El humilde paje le pidió mil perdones, asegurando que era costumbre cortesana rendir de tal modo el homenaje del más profundo respeto.

El enojo de la niña -si es que lo sintió- apaciguose fácilmente; mas su agitación y aturdimiento continuaron, pues volvió a sentarse, y seguía cada vez más ruborizada y cabizbaja, y, aunque fija en su tarea, enredábasele la madeja que trataba de devanar.

El astuto rapazuelo se apercibió de la confusión que había llevado al campo enemigo, y se propuso aprovecharse de ella; pero los discretos razonamientos que intentaba pronunciar se ahogaban en sus labios, sus rasgos de galantería le salían con embarazo, y, con gran sorpresa propia, el sagaz muchacho, que venía gozando de tan gran partido por su gracia y desenvoltura entre las damas más corridas y expertas de la corte, se mostraba en aquella sazón intimidado y balbuciente en presencia de una inocente chiquilla de quince primaveras.

En suma: la sencilla joven tenía guardianes más eficaces en su modestia e inocencia que en los cerrojos y rejas con que la guardaba su vigilante tía.
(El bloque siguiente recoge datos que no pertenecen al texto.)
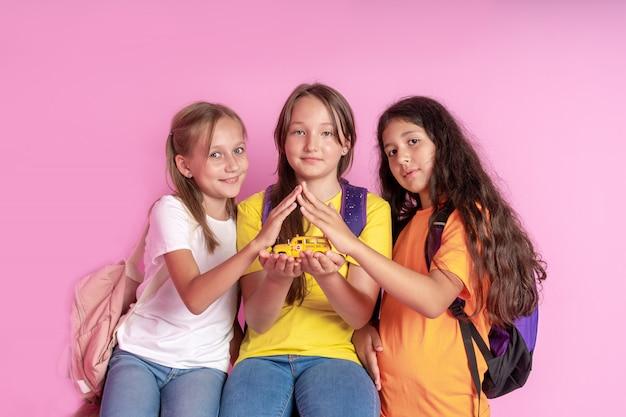 Três meninas estão segurando um ônibus escolar de brinquedo nas mãos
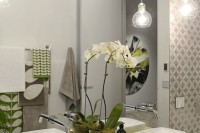 bulb-shaped sheer glass pendant lamps over the vanity for a touch of light and cool shapes are perfect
Sin embargo, ¿qué corazón femenino podrá ser insensible a las primeras emociones del amor? La joven, aun con todo su candor y sencillez, comprendió instintivamente todo lo que la atribulada lengua del paje no pudo expresar, y su corazón rebosaba de alegría al ver por primera vez un amante rendido a sus pies... ¡y un amante como aquél!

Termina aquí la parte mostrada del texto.